331. Selected Topics in Social Work (2-4)
Topics not included in the regular course offerings. Topic and prerequisite specified in semester course schedule. May be repeated with different topics. OFFERED AS NEEDED.
333. Social Welfare Policy and Services (4)
The development and implementation of social welfare policies from historical, political, and philosophical frameworks. How does a society decide: who should be served, when, how much, and in what fashion? How does this reflect the society’s perspectives about “others” in their world who may be poor or otherwise disadvantaged? What actions are chosen and why? FALL.
336. Generalist Social Work Practice Methods I (Individuals and Families) (4)
Theoretical foundations of generalist social work practice with individuals and families. Focus on case-management skills; assessment, goal-setting, intervention, termination, and practice evaluation in a systemic, Person-in-Environment context. Special attention to work with diverse and vulnerable populations. (Prerequisite: SOCW 200, 330 and asmission to the Social Work program). FALL.
337. Generalist Social Work Practice Methods II (Groups, Communities and Organizations) (4)

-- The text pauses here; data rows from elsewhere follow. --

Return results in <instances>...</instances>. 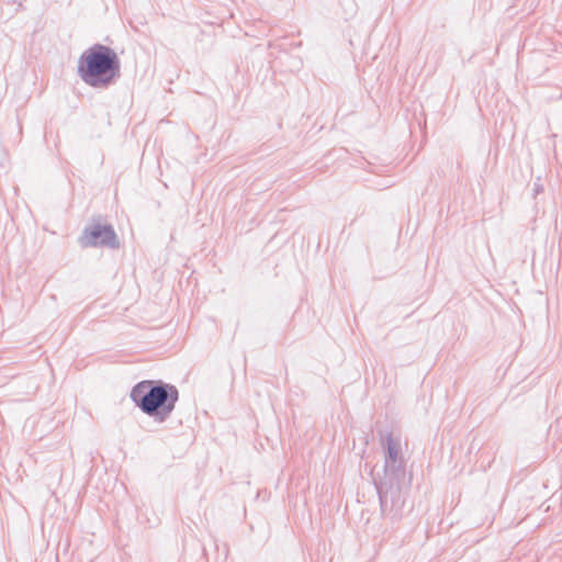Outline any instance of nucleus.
Here are the masks:
<instances>
[{
    "label": "nucleus",
    "instance_id": "1",
    "mask_svg": "<svg viewBox=\"0 0 562 562\" xmlns=\"http://www.w3.org/2000/svg\"><path fill=\"white\" fill-rule=\"evenodd\" d=\"M384 475L378 483V493L383 510L389 503L392 508L400 509L404 504L402 487L408 485L406 477L403 445L400 438L389 435L384 442Z\"/></svg>",
    "mask_w": 562,
    "mask_h": 562
},
{
    "label": "nucleus",
    "instance_id": "2",
    "mask_svg": "<svg viewBox=\"0 0 562 562\" xmlns=\"http://www.w3.org/2000/svg\"><path fill=\"white\" fill-rule=\"evenodd\" d=\"M77 72L86 85L104 89L120 78L121 61L112 48L98 44L81 54Z\"/></svg>",
    "mask_w": 562,
    "mask_h": 562
},
{
    "label": "nucleus",
    "instance_id": "3",
    "mask_svg": "<svg viewBox=\"0 0 562 562\" xmlns=\"http://www.w3.org/2000/svg\"><path fill=\"white\" fill-rule=\"evenodd\" d=\"M132 400L147 415H154L159 408L164 409L167 402L165 385H151L150 381H143L135 385L131 392Z\"/></svg>",
    "mask_w": 562,
    "mask_h": 562
},
{
    "label": "nucleus",
    "instance_id": "4",
    "mask_svg": "<svg viewBox=\"0 0 562 562\" xmlns=\"http://www.w3.org/2000/svg\"><path fill=\"white\" fill-rule=\"evenodd\" d=\"M80 244L83 247L108 246L116 248L119 246L117 237L113 228L100 223L92 224L85 229L80 237Z\"/></svg>",
    "mask_w": 562,
    "mask_h": 562
},
{
    "label": "nucleus",
    "instance_id": "5",
    "mask_svg": "<svg viewBox=\"0 0 562 562\" xmlns=\"http://www.w3.org/2000/svg\"><path fill=\"white\" fill-rule=\"evenodd\" d=\"M164 385H165V391L167 394V402H166V405L164 406V415L168 416L175 409L176 402L179 398V392H178L177 387L173 385H169V384H164Z\"/></svg>",
    "mask_w": 562,
    "mask_h": 562
}]
</instances>
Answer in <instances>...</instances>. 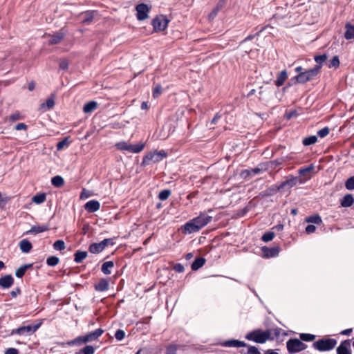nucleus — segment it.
I'll return each instance as SVG.
<instances>
[{
	"label": "nucleus",
	"mask_w": 354,
	"mask_h": 354,
	"mask_svg": "<svg viewBox=\"0 0 354 354\" xmlns=\"http://www.w3.org/2000/svg\"><path fill=\"white\" fill-rule=\"evenodd\" d=\"M281 329L279 328H270L266 330L255 329L247 333L245 338L258 344H264L268 340L272 341L278 337L281 334Z\"/></svg>",
	"instance_id": "f257e3e1"
},
{
	"label": "nucleus",
	"mask_w": 354,
	"mask_h": 354,
	"mask_svg": "<svg viewBox=\"0 0 354 354\" xmlns=\"http://www.w3.org/2000/svg\"><path fill=\"white\" fill-rule=\"evenodd\" d=\"M118 149L122 151H128L131 153H137L143 150L145 144L142 142L136 145L128 144L126 142H120L116 145Z\"/></svg>",
	"instance_id": "0eeeda50"
},
{
	"label": "nucleus",
	"mask_w": 354,
	"mask_h": 354,
	"mask_svg": "<svg viewBox=\"0 0 354 354\" xmlns=\"http://www.w3.org/2000/svg\"><path fill=\"white\" fill-rule=\"evenodd\" d=\"M162 93V86L160 84L156 85L153 90V97H157Z\"/></svg>",
	"instance_id": "3c124183"
},
{
	"label": "nucleus",
	"mask_w": 354,
	"mask_h": 354,
	"mask_svg": "<svg viewBox=\"0 0 354 354\" xmlns=\"http://www.w3.org/2000/svg\"><path fill=\"white\" fill-rule=\"evenodd\" d=\"M88 341V334H86L84 336H80V337L75 338L73 340L68 342L67 344H68L70 346H73V345L81 346L84 344H86Z\"/></svg>",
	"instance_id": "dca6fc26"
},
{
	"label": "nucleus",
	"mask_w": 354,
	"mask_h": 354,
	"mask_svg": "<svg viewBox=\"0 0 354 354\" xmlns=\"http://www.w3.org/2000/svg\"><path fill=\"white\" fill-rule=\"evenodd\" d=\"M69 144V141L68 138H65L63 140L59 142L57 145V150H62L65 147H67Z\"/></svg>",
	"instance_id": "de8ad7c7"
},
{
	"label": "nucleus",
	"mask_w": 354,
	"mask_h": 354,
	"mask_svg": "<svg viewBox=\"0 0 354 354\" xmlns=\"http://www.w3.org/2000/svg\"><path fill=\"white\" fill-rule=\"evenodd\" d=\"M5 354H19V351L15 348H10L5 351Z\"/></svg>",
	"instance_id": "052dcab7"
},
{
	"label": "nucleus",
	"mask_w": 354,
	"mask_h": 354,
	"mask_svg": "<svg viewBox=\"0 0 354 354\" xmlns=\"http://www.w3.org/2000/svg\"><path fill=\"white\" fill-rule=\"evenodd\" d=\"M286 347L290 354L299 353L305 350L307 345L297 338H290L286 342Z\"/></svg>",
	"instance_id": "423d86ee"
},
{
	"label": "nucleus",
	"mask_w": 354,
	"mask_h": 354,
	"mask_svg": "<svg viewBox=\"0 0 354 354\" xmlns=\"http://www.w3.org/2000/svg\"><path fill=\"white\" fill-rule=\"evenodd\" d=\"M330 129L328 127H326L317 131V136L320 138H324L328 135Z\"/></svg>",
	"instance_id": "49530a36"
},
{
	"label": "nucleus",
	"mask_w": 354,
	"mask_h": 354,
	"mask_svg": "<svg viewBox=\"0 0 354 354\" xmlns=\"http://www.w3.org/2000/svg\"><path fill=\"white\" fill-rule=\"evenodd\" d=\"M48 230L47 225H33L32 227L26 232V234H39L46 232Z\"/></svg>",
	"instance_id": "b1692460"
},
{
	"label": "nucleus",
	"mask_w": 354,
	"mask_h": 354,
	"mask_svg": "<svg viewBox=\"0 0 354 354\" xmlns=\"http://www.w3.org/2000/svg\"><path fill=\"white\" fill-rule=\"evenodd\" d=\"M38 327H39L38 325H35V326L28 325L26 326H22V327H20V328L16 329L15 330H13L12 333H15L19 335H24V334H27V333H31L35 332L37 330Z\"/></svg>",
	"instance_id": "4468645a"
},
{
	"label": "nucleus",
	"mask_w": 354,
	"mask_h": 354,
	"mask_svg": "<svg viewBox=\"0 0 354 354\" xmlns=\"http://www.w3.org/2000/svg\"><path fill=\"white\" fill-rule=\"evenodd\" d=\"M51 183L55 187H60L64 185V181L61 176H56L52 178Z\"/></svg>",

Theoretical foundations of generalist social work practice with groups, communities, and organizations. Groups dynamics concepts used to apply problem-solving methods for treatment and task groups. Community organization emphasized as a viable practice method. Close relationship between community and organizations explored through concepts of empowerment, control, mobilization, collective action and problem-solving. (Prerequisite: SOCW 336). SPRING.
404. Modern Social Work Theory (4)
Major theoretical systems used in current social work practice at the micro, mezzo, and macro levels. Application to special populations will be included. (Prerequisite: SOCW 337, Senior standing, departmental permission). FALL.
405. Capstone: Senior Social Work (2)
Culminating course in social work that synthesizes theory, research, policy, and practice methods. Students produce documents that combine research and analysis applied to practice in the field. Understanding of social work concepts and readiness/competency to begin the professional social work practice must be demonstrated. (Prerequisite: Senior standing, departmental permission | Co-requisites: SOCW 496). FALL, SPRING.
495. Social Work Practicum I (5)
With 496, two consecutive semesters of supervised practicum consisting of a minimum of 400 hours in an approved social work setting. Requires weekly seminars on campus. Social Work majors only. (Prerequisites: SOC 337, permission of Social Work program director).
496. Social Work Practicum II (5)
Continuation of 495. (Prerequisite: SOCW 495). FALL, SPRING.
199. Exploratory Internship (1-3)
An observational internship providing opportunities to gain relevant career experiences and information in the field of social work. Open to second-semester freshmen and above.
299. Experimental Course (1-4)
399. Professional Internship (1-12)
Students have the opportunity to participate in field projects or work with professional staff members in organizations such as prevention agencies, human service organizations, juvenile centers, community organizations and probation departments. Open to juniors and seniors.
451. Independent Study (1-4)
Supervised reading and research in social work. (Prerequisite: department permission).